**SOURCE EXCERPT:**

Then it is all bitumen to the Island.

Well, that was the plan, anyway...

THE GEAR
 

"I wore an O'Neil Threat helmet which I am going to smash with an axe this evening 'cos it is the most uncomfortable lid ever made."
Do not even attempt this without the right gear. One mistake and you'll be a small story in the papers a few weeks after they find your rotting corpse. The right gear isn't just boots, pants, a jacket and thermals (though when it's 6 degrees on the mountains and 25 in the valleys, you will appreciate good clobber). 

For adventure riding, an EPERB (Emergency Personal Beacon) is a must, as is food, full Camelbacks and a satellite phone. Spare tubes, tools, patience and a tendency not to panic is vital -- and a sound knowledge of first aid and a first aid kit is indispensable. Your way will also be a lot easier if you have a GPS system pre-plotted to your route, though maps may still be required and you'd be mad not to take some good topographical ones. We did and we had to use them when the GPS systems disagreed with one another.

Geoff Ballard provided us with a goodly array of gear, including my awesome Ballard Jacket (made to be worn over armour, beautifully vented and possessed of the softest high-collar I'd ever worn. It's meaningfully good gear) and some Fox overpants, which I wore over full body armour, and some O'Neil motocross pants and boots.

Some of Geoff Ballard's gear: First Aid kit - utilized, Monkey Butt Powder - utilized, tyre levers - utilized, liniment - utilized

Geoff also gave us tyre levers which were used, a first-aid kit which was used, Monkey Butt Powder which was used, and muscle-rubbing liniment (which is being used as I type). Mr Ballard has some experience with the type of riding we had to do and was full of advice and helpfulness and I encourage you all to view his catalogue and avail yourselves of his great gear. 

I wore an O'Neil Threat helmet which I am going to smash with an axe this evening cos it is the most uncomfortable lid ever made. My Crowbar MX goggles were sensational in low light and heavy dust and I had Ballard's no-blister-and-extra-warmth under-gloves on under O'Neil motocross gloves and my pair of glorious BMW winter gloves on for the freezing parts. And I did use all the gear at various times.

I also went out and bought the best thermals on earth. They are called Icebreaker and they're made in New Zealand from pure wool. You can wear them for weeks on end without smelling like a dead horse's sweat-filled arse (seriously) and I cannot recommend this product enough. You can buy them in mountaineering shops and they are worth every cent of their $70 (for long underpants) purchase price. I also splashed out on a pair of waterproof socks called Sealskins, which I also bought at the mountaineering shop. Incredible product which kept my feet dry through river crossings and are thick enough to be very comfortable and even relatively warm. There are insulated versions which are truly warm, but I couldn't afford the $90 they cost and settled for the $70 pair.

THE STORY -- DAY ONE

"And it was certainly an adventure in every sense of the word."

I stood on the banks of the Hawkesbury River at Wiseman's Ferry staring silently into the early morning gloom. I was filled with excitement and foreboding in equal amounts. The gear I was wearing felt strange and alien, as did the DR650 that was to be my companion over the next three days. 

I had always wanted to do this trip -- Sydney to Melbourne on the dirt -- but in one of those "Yeah, it'd be great and I'll get around to it one day..." and I never actually made any concrete steps to make it so.

**STORED DATA:**

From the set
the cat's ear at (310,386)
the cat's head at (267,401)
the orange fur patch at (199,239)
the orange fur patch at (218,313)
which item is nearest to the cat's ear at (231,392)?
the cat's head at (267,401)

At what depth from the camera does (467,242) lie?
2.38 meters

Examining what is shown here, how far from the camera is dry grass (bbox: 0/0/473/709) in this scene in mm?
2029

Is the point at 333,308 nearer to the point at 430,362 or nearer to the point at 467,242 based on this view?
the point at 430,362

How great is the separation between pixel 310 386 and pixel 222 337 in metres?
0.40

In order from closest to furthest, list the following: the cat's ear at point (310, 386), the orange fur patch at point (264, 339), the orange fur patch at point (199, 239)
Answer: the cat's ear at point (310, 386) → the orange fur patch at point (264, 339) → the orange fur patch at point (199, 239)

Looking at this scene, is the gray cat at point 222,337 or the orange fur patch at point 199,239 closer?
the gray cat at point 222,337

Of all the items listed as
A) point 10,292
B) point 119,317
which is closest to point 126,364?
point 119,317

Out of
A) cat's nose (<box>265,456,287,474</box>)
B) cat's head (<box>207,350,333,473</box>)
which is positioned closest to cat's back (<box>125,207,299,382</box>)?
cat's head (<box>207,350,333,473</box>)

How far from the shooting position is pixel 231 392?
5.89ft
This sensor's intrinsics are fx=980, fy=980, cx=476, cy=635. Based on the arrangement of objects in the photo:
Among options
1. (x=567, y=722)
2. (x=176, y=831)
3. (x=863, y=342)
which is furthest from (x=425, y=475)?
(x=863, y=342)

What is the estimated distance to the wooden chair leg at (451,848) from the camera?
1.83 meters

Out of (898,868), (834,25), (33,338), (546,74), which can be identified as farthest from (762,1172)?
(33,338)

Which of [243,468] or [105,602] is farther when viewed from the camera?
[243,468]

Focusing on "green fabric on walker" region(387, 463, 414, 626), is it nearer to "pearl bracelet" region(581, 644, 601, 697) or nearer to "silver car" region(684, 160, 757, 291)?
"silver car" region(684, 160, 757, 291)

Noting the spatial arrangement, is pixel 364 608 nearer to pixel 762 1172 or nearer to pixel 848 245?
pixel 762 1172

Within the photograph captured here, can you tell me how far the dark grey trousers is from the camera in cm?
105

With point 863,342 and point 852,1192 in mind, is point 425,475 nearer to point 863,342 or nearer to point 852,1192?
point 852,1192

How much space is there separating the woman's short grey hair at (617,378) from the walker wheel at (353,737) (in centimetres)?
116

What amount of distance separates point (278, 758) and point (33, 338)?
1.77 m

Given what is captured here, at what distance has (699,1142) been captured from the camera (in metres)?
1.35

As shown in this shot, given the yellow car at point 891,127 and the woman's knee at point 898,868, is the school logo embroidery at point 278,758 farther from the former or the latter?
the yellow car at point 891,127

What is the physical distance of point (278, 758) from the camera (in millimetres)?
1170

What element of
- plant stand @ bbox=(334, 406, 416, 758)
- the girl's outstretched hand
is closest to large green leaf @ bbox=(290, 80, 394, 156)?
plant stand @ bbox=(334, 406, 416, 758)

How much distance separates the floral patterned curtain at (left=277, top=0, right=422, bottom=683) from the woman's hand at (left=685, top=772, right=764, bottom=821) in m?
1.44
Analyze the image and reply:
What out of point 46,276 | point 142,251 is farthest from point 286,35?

**TO DO:**
**a)** In the motorcycle trip account, what material are the Icebreaker thermals made from?
**b)** Extend the motorcycle trip account past its final sentence.

**RESULTS BY TASK:**
**a)** Pure wool.

**b)**
The time is that of the farting of sparrows, and Wrong Way Down is about to commence

Then Ian Buckley came into my life and proceeded to expand my bike-riding horizons by smashing my internal organs. Enduro riding, track days and racing was the only outlet my motorcycling addiction was permitted for 16 months and Ian was instrumental in all of it. My gratitude to him is boundless and my fear of what he's gonna come up with next is just as vast -- or it was until this last adventure. 

And it was certainly an adventure in every sense of the word.

But I wasn't to know that as I stood on the pre-dawn banks of the Hawkesbury and wondered if the rest of the crew would be late. They weren't and I heard them before I saw them descending the steep switchbacks into the river valley.

In short order, we had assembled at the ferry landing and I could tell the vibe was completely different to our normal road-riding assemblies. There was trepidation in the air, tinged with uncertainty and vague determination.

Some of this could be put down to the presence of Miles Davis and Dave Smith.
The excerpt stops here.